**Written exercise:** Copy all of the material below with every "shrub" replaced by "bush" and everything else left unchanged. Leave the pictures out.

**Exercise input:**
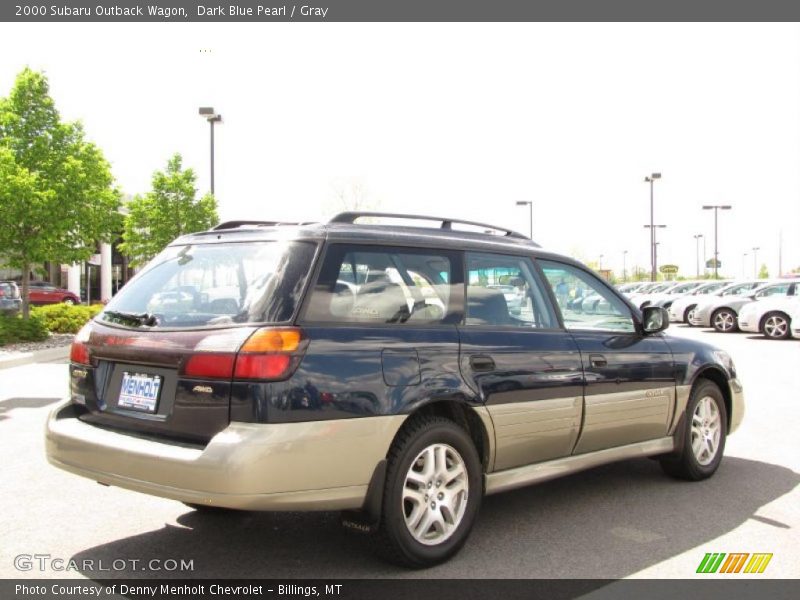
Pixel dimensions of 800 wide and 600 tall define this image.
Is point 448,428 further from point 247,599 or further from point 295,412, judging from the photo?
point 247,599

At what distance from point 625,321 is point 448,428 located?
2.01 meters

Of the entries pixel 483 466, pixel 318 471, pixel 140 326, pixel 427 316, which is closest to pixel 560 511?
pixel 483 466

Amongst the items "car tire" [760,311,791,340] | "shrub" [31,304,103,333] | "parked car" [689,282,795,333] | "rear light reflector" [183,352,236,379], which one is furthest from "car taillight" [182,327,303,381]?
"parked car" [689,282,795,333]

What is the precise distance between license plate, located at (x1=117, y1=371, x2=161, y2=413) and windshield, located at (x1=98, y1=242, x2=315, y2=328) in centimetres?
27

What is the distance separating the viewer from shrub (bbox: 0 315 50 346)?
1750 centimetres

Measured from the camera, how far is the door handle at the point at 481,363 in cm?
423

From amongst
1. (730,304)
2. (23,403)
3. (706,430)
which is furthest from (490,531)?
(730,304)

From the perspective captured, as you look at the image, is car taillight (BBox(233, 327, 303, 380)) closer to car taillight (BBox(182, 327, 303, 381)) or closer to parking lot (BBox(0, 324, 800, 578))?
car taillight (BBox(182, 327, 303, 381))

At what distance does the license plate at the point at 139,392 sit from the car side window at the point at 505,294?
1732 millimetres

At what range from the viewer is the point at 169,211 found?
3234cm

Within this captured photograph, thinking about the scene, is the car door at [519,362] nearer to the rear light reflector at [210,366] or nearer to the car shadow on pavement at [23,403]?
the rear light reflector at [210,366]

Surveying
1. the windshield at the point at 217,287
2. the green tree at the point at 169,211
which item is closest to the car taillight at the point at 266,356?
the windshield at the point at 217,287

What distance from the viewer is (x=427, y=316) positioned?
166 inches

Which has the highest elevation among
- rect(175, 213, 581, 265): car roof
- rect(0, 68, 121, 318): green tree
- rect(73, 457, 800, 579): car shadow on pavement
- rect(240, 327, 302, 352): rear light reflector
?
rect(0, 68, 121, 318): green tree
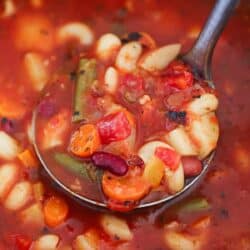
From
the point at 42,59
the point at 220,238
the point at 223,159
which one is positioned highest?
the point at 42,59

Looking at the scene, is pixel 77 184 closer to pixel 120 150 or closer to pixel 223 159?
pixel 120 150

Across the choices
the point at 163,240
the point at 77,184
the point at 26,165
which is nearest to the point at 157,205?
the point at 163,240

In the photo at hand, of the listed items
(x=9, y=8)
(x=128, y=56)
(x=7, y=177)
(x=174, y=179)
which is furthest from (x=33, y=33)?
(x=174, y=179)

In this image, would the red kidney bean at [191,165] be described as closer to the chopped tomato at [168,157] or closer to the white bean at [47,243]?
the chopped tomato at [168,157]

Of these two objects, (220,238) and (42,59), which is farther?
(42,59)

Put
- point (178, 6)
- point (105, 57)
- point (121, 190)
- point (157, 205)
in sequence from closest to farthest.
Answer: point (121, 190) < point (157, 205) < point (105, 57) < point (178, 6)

**Solution to the problem:**
Pixel dimensions of 800 wide and 600 tall define this image.
Is point 448,428 further from point 247,599 or further from point 295,412, judging from the photo?
point 247,599

At what distance from point 625,321 is point 448,428 located?
2.01 meters

Of the entries pixel 483 466, pixel 318 471, pixel 140 326, pixel 427 316, which is closest to pixel 560 511?
pixel 483 466

Amongst the items "car tire" [760,311,791,340] | "bush" [31,304,103,333] | "parked car" [689,282,795,333] | "rear light reflector" [183,352,236,379], which one is furthest from "car taillight" [182,327,303,381]?
"parked car" [689,282,795,333]

What is the precise distance between license plate, located at (x1=117, y1=371, x2=161, y2=413) and windshield, located at (x1=98, y1=242, x2=315, y2=328) in centimetres?
27

What is the distance separating the viewer from bush (bbox: 0 315 50 346)?
1750 centimetres

Measured from the camera, how far is the door handle at the point at 481,363 in cm?
423

From amongst
1. (730,304)
2. (23,403)
3. (706,430)
which is furthest from (490,531)?
(730,304)

From the perspective captured, as you look at the image, is car taillight (BBox(233, 327, 303, 380)) closer to car taillight (BBox(182, 327, 303, 381)) or closer to parking lot (BBox(0, 324, 800, 578))?
car taillight (BBox(182, 327, 303, 381))

At what distance does the license plate at the point at 139,392 sit from the car side window at the point at 505,294?
1732 millimetres

At what range from the viewer is the point at 169,211 found?
3234cm

Within this captured photograph, thinking about the scene, is the car door at [519,362] nearer to the rear light reflector at [210,366] or nearer to the car shadow on pavement at [23,403]?
the rear light reflector at [210,366]

Surveying
1. the windshield at the point at 217,287
2. the green tree at the point at 169,211
which item is closest to the car taillight at the point at 266,356?
the windshield at the point at 217,287

What distance from the viewer is (x=427, y=316) positioned?
166 inches

Which has the highest elevation among
- rect(175, 213, 581, 265): car roof
- rect(0, 68, 121, 318): green tree
- rect(73, 457, 800, 579): car shadow on pavement
- rect(240, 327, 302, 352): rear light reflector
?
rect(0, 68, 121, 318): green tree
From
the point at 42,59
the point at 220,238
the point at 223,159
which one is positioned highest?
the point at 42,59

Looking at the scene, is pixel 77 184 closer to pixel 120 150 or closer to pixel 223 159?
pixel 120 150

Across the choices
the point at 163,240
the point at 77,184
the point at 26,165
which is nearest to the point at 157,205?
the point at 163,240

In the photo at hand, of the listed items
(x=9, y=8)
(x=128, y=56)
(x=7, y=177)
(x=174, y=179)
which is furthest from (x=33, y=33)?
(x=174, y=179)

In this image, would the red kidney bean at [191,165] be described as closer to the chopped tomato at [168,157] or closer to the white bean at [47,243]?
the chopped tomato at [168,157]

Of these two objects, (220,238) and (42,59), which is farther?
(42,59)

Put
- point (178, 6)
- point (105, 57)
- point (121, 190)
- point (157, 205)
in sequence from closest to farthest.
Answer: point (121, 190) < point (157, 205) < point (105, 57) < point (178, 6)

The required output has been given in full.